Computer science refers to the output of a hash function as a hash or hash value, but it also refers to a list-like data type in which elements are accessed by their hash value, the hash table.
The hash function generally maps an arbitrary data space to data of fixed size. Their typical properties differ to some extent in different application areas. The name is derived from the English term for chopping and hashing and provides a vivid analogy for how a hash function works when calculating hashes from the information of the input values.
For which applications is the hash used?
- Hash table data type
- Protection of sensitive data
- Finding duplicates
- Search for similar records or substrings in strings
- Test for being contained in a set
- Various applications in cryptography
The basic requirements for a hash function
First of all, every hash function must always return the same result for every input when used multiple times; it must be deterministic. This distinguishes it from a randomization function. Thus, no random elements may be included in the calculation of hash values, unless they remain constant for the useful life of the hash.
This is the case, for example, with the Python programming language, whose interpreter generates a random value for the randomization of the hash values at startup, so that these are valid only within a program run.

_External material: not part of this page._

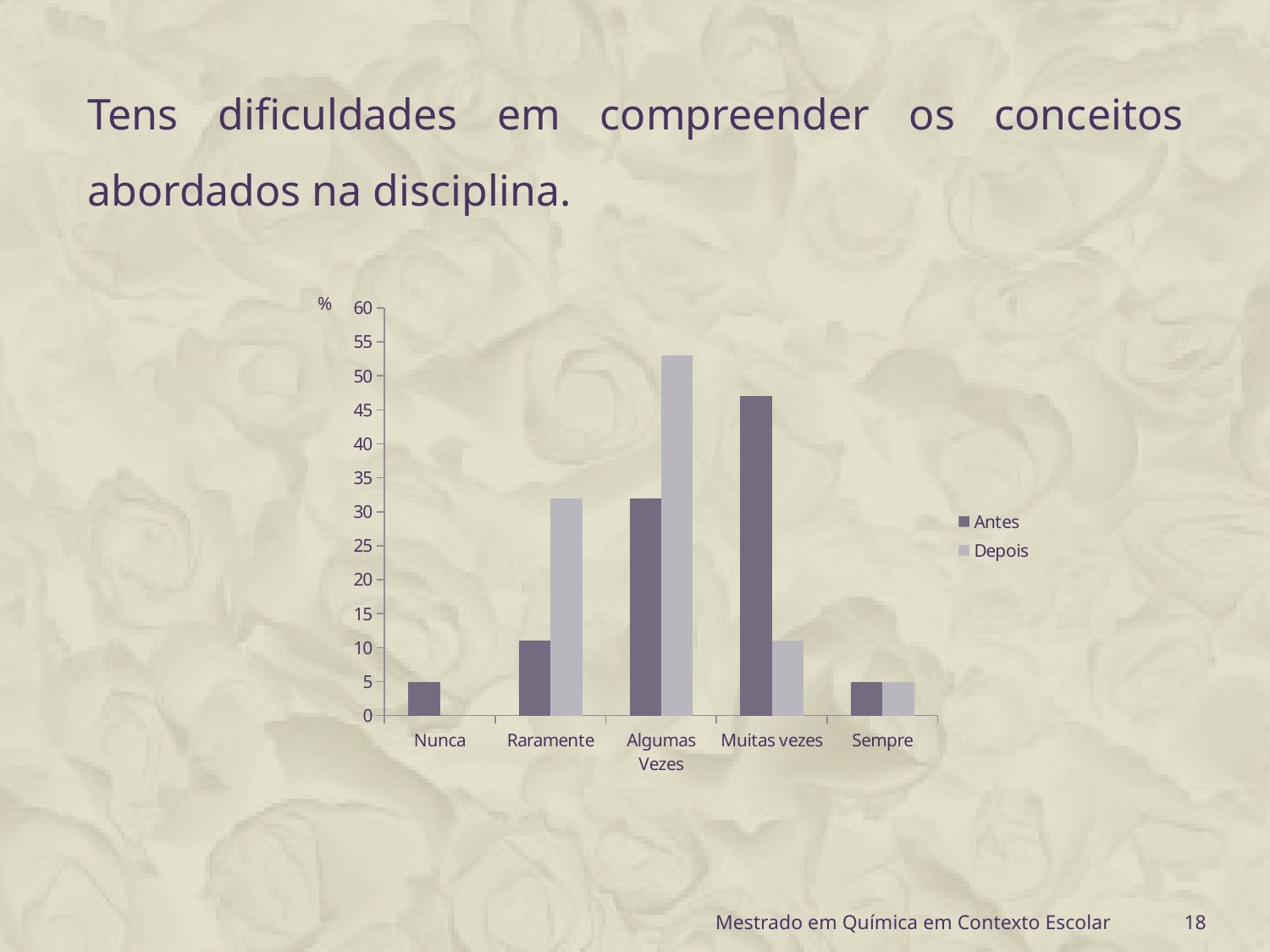
Is the Depois value for Algumas Vezes greater or less than 50? greater Which category has the highest Antes value? Muitas vezes How many series does the legend list? 2 In the Raramente category, which series has the larger value, Antes or Depois? Depois What kind of chart is shown on the slide? bar chart How many categories are shown on the x axis? 5 What is the value for Antes in the Nunca category? 5 What is the value for Depois in the Sempre category? 5 What are the two series named in the legend? Antes and Depois Is the Antes value for Raramente greater or less than 15? less In the Muitas vezes category, which series has the larger value, Antes or Depois? Antes Which category has the highest Depois value? Algumas Vezes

Furthermore, the results that a hash function returns for its expected inputs should be distributed as evenly as possible over its range of values. In particular, different data sets with the same hash value, so-called collisions, are usually undesirable. In the case of the hash data type, they increase the effort required to find the corresponding elements.
In cryptography, they represent potential attack vectors. However, collisions can only be completely avoided in special cases; this is called a perfect hash, and, from a mathematical point of view, the hash function is injective. In some applications, collisions are even useful. This is the case, for example, when they hide insignificant information such as differences in the case of the input values. Likewise, locality-sensitive hashing (LSH), is used to search for similar documents, such as copied content on the Web.
Other characteristic hash properties
In addition to the uniform distribution of hash values over the set of values of the hash function, the continuity of its results is important, but in different ways depending on the field of application.
In cryptography, hash functions are desired that provide values that are as different as possible for different inputs. This makes brute force attacks, which try to guess the original value by systematically trying out possible input values, more difficult.
If, on the other hand, the hash is used to find similar elements, then the hash function should, just the opposite, provide values that are as continuous as possible. Thus, each hash value in this application should differ as little as possible from that of a similar input.
A hash is not encryption!
Hash functions are often used to protect sensitive data. For example, the passwords for shell access to Unix and compatible systems are stored by default only as hash values and not in plain text in the password file. However, this is not encryption. A major difference is that a hash function is not invertible. This means that it is not possible to convert the calculated hash value back into the original value, in the example mentioned into the password.
However, this is exactly what is required in an encryption algorithm so that the legitimate recipient of an encrypted message can make the original text visible again. In the case of the password hash, on the other hand, recalculation is not desired, but also not necessary, because a correct password entry can be verified simply by comparing the calculated hash value with the stored hash value.